A entrada custa R$ 20 por pessoa. O local tem área de camping, banheiros, estacionamento e oferece almoço,pago à parte.

Pelo parque Selva SP é possível visitar as cachoeiras dos Manacás, Marsilac, das Lontra e das Onça. A entrada custa R$ 10 e dá direito a estacionamento e estrutura com banheiros e vestiários.

Na lanchonete do local dá para experimentar sucos das frutas típicas da região, como cambuci, juçara, uvaia e butia. O parque, que está perto da área de proteção ambiental Capivari-Monos, também oferece a prática de esportes radicais, mas cobra à parte.

Na quinta-feira (21), guiada pelo Lucas, a reportagem da Folha visitou as cachoeiras Marsilac, dos Manacás e do Sagui.

O passeio é quase uma viagem, dependendo da região onde está o turista. O ideal é sair cedo para que o retorno seja antes do anoitecer.

As vias de acesso possuem ondulações, mas carros comuns trafegam normalmente. Não há sinalização ou iluminação pública. Mara Ferreira, 60, proprietária da Fazenda Maravilha, disse que os moradores já solicitaram melhorias das estradas locais à prefeitura e nada foi feito.

Celular de nenhuma operadora tem sinal na região. Quando não há endereço, o jeito é seguir as placas indicando a direção das cachoeiras. É o caso da cachoeira do Sagui.

Para a cachoeira Marsilac, não há trilha. O usuário aproveita a queda d’água, nada ao longo do rio ou se aventura nas diversas atividades oferecidas pelo parque, como boia cross, stand up paddle, rapel guiado, rafting e trampolim aquático.
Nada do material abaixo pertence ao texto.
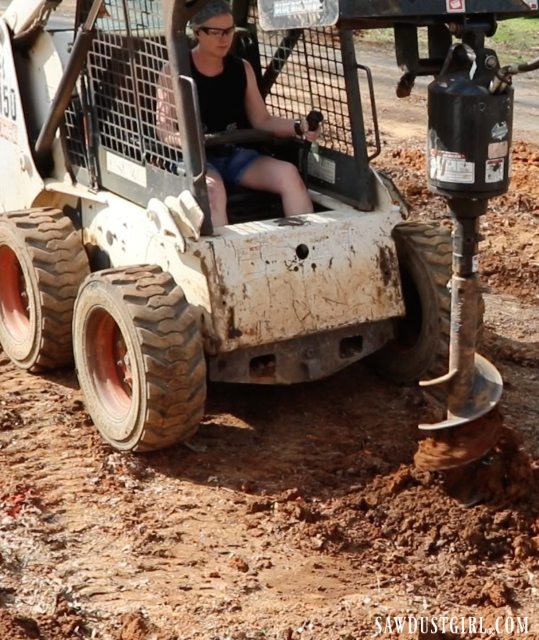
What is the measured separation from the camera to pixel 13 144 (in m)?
6.93

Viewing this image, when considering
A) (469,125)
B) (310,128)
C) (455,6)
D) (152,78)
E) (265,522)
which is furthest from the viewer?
(310,128)

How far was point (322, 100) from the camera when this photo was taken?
6.31 m

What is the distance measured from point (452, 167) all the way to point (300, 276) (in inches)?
50.1

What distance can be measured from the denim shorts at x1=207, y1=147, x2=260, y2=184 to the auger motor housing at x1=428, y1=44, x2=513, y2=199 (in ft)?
5.70

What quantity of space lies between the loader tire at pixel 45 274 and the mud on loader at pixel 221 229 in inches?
0.4

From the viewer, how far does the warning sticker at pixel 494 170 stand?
454 centimetres

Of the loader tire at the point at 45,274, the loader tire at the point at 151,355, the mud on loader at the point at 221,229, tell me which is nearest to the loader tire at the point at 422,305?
the mud on loader at the point at 221,229

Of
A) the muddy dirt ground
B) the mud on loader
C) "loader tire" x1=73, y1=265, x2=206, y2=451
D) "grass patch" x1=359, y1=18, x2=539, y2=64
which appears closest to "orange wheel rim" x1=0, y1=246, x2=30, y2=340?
the mud on loader

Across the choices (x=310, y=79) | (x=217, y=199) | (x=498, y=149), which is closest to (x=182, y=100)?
(x=217, y=199)

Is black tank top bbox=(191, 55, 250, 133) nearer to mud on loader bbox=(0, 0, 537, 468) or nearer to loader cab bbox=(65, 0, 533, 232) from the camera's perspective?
mud on loader bbox=(0, 0, 537, 468)

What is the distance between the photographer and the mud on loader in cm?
468

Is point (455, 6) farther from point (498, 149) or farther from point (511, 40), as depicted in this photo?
point (511, 40)

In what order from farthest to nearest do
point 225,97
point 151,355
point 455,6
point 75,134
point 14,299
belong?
1. point 14,299
2. point 75,134
3. point 225,97
4. point 151,355
5. point 455,6

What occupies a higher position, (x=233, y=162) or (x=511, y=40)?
(x=233, y=162)
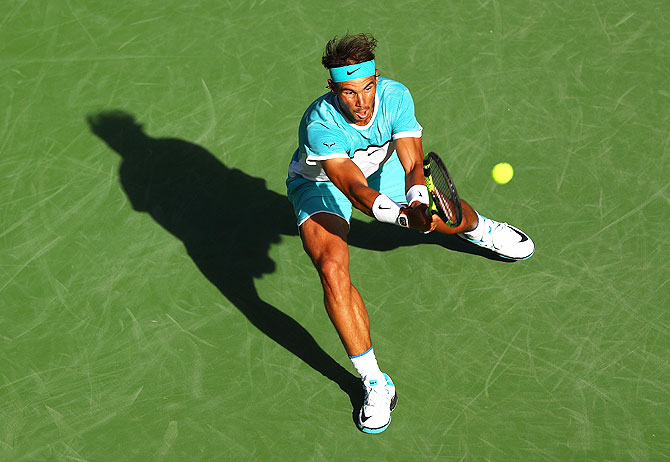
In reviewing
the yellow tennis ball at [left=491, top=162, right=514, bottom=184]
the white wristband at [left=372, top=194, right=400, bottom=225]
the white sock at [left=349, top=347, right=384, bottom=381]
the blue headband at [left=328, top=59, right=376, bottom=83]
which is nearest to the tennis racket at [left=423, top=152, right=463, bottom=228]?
the white wristband at [left=372, top=194, right=400, bottom=225]

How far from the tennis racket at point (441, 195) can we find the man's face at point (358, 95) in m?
0.48

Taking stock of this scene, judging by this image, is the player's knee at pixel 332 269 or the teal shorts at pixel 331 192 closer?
the player's knee at pixel 332 269

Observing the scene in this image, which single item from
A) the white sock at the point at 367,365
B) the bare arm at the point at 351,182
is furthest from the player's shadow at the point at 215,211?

Durante os fins de semana, funciona uma tirolesa instalada sobre o rio. Um salva-vidas monitora a área.

A segunda visita foi para a cachoeira dos Manacás. O nome é uma referência à flor comum na Mata Atlântica e que tem em abundância na região.

A trilha aberta, de 3,5 km (ida e volta), é de nível fácil, mas há trechos inclinados e no meio do caminho tem a travessia do rio Capivari. Crianças e idosos com pouco preparo físico não enfrentam dificuldade, geralmente. Se o rio estiver cheio pode inviabilizar o passeio.

Cachoeiras da cidade de SP. Cachoeira do Sagui localizada na região de Eng Marsilac, no extremo sul, perto do início da Serra do Mar (Foto: Eduardo Knapp/Folhapress, COTIDIANO)
Cachoeiras da cidade de SP. Cachoeira do Sagui localizada na região de Eng Marsilac, no extremo sul, perto do início da Serra do Mar (Foto: Eduardo Knapp/Folhapress, COTIDIANO) - Eduardo Knapp - 21.jan.2021/Folhapress

A cachoeira do Sagui é cheia de inclinações. A trilha, de 2,2 km (ida e volta), também é fácil. Idosos e crianças podem se aventurar. Se for o seu dia de sorte, ao longo dela, podem ser vistos rastros de antas, jaguatiricas e diversos exemplares da fauna da Mata Atlântica. A nossa trilha sonora foi especial: o canto alto e estridente da araponga.

A dona de casa Diana Lopes da Silva Barros, 40, aproveitou o dia na cachoeira do Sagui com a família. Ela conta que morava em Osasco (Grande SP) e com a morte do pai trocou uma casa em Pernambuco por outra em Parelheiros para ficar longe do agito da cidade e ter mais paz e tranquilidade. “Não tem quem tire a gente daqui, só Deus. O lugar aqui é mais econômico e gostoso porque estamos perto da natureza.”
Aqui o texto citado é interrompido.